Materials and methods

Animals

The experiment procedures were approved by the Third Military Medical University Animal Care and Use Committee and were conducted strictly in adherence to established guidelines. This study utilized ESR1-IRES-Cre (Jackson Laboratory, stock #017911) (Lee et al., 2014) and CRH-IRES-Cre (Jackson Laboratory, stock #012704) (Baram et al., 2015) mice. These mice were group-housed in an environment-controlled room at 23-25℃ and 50% humidity, with 4-5 mice per cage, on a 12-hour light/dark cycle, and with free access to food and water. Mice implanted with optical fibers were housed individually.

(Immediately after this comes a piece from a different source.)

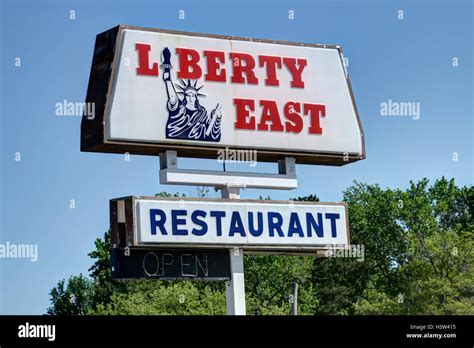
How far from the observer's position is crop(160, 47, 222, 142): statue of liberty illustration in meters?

Both male and female mice, aged 8-20 weeks, were randomly assigned to various experiments. The figure legends and supplement tables detail the number of animals utilized in each experiment.

Virus vectors and CTB

The study utilized the following viruses and cholera toxin subunit B (CTB) for various experiments: For fiber photometry recording experiments, AAV2/9-DIO-GCaMP6f (titer: 0.5 × 10¹² vg/ml) was unilaterally injected into the PMC. For optogenetic manipulation experiments, AAV2/9-hsyn-DIO-hGtACR1-mCherry (titer: 1.43 × 10¹³ vg/ml) and AAV2/8-DIO-ChR2-mCherry (titer: 1.33 × 10¹³ vg/ml) were bilaterally delivered into the PMC for photoinhibition and photoactivation, respectively. For retrograde tracing experiments, pAAV2/retro-EF1a-DIO-EGFP (titer: ≥ 1.00 × 10¹² vg/ml) and pAAV2/retro-EF1a-DIO-mCherry (titer: ≥1.00 × 10¹² vg/ml) were injected into the spinal cords of ESR1-Cre and CRH-Cre mice, respectively. For anterograde tracing experiments, AAV2/9-hEF1a-fDIO-mGFP (titer: 1.00 × 10¹³ vg/ml) was injected unilaterally into the PMC, and a 10: 1 volume mixture of AAV2/2Retro-hsyn-FLEX-Flpo (titer: 1.00 × 10¹³ vg/ml) and CTB 555 (0.2%, C34776, Thermo Fisher; used solely for determining the injection site) was injected into the spinal cord. In control experiments, rAAV2/9-EF1a-DIO-EYFP (titer: 4.20 × 10¹² vg/ml) and rAAV2/9-EF1a-DIO-mCherry (titer: 5.28 × 10¹² vg/ml) were used. All viruses were purchased from Obio Biotechnology Co., Ltd. (Shanghai, China), Taitool Bioscience Co., Ltd. (Shanghai, China), or BrainVTA Co., Ltd. (Wuhan, China).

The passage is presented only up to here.